Ce génocide nous concerne en premier lieu parce qu’il est nié. Comme le rappelle souvent l’historien Yves Ternon, « tant qu’il existe des négationnistes, le génocide n’est pas terminé ». Ceux qui aujourd’hui tentent de falsifier la réalité, de rendre la mémoire vaine et de la dissoudre dans leur océan de mensonge sont les continuateurs des assassins de 1915. En soutenant que le crime n’a pas eu lieu, ils soutiennent en réalité le bras des bourreaux qui, au cours de l’année 1915 et dans les mois qui ont suivi, ont, sur ordre du régime arrêté, déporté, torturé, réduit en esclavage, violé, volé, affamé et assassiné plus d’1,5 millions de femmes, d’hommes, d’enfants, de vieillards parce qu’ils étaient arméniens.

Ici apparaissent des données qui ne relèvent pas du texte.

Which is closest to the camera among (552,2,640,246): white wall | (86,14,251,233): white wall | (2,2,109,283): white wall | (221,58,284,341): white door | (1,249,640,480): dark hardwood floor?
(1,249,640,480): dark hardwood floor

L’Etat turc d’aujourd’hui n’est évidement en rien responsable d’un crime de masse commis à des décennies de lui. Personne ne lui demande d’endosser la responsabilité morale de 1915 mais simplement de la reconnaître, de dire à son peuple que les leçons ont été tirées du passé, que tout est mis en oeuvre pour faire grandir, en Turquie, une mémoire de réconciliation. Car en effaçant la réalité de ce génocide, en jetant en prison ceux qui veulent crier la vérité, en faisant taire toute forme d’expression sur le génocide des Arméniens, en mettant sous l’éteignoir la question des spoliations et des réparations, l’Etat turc décide sciemment d’établir une continuité historique entre lui et ses prédécesseurs de 1915.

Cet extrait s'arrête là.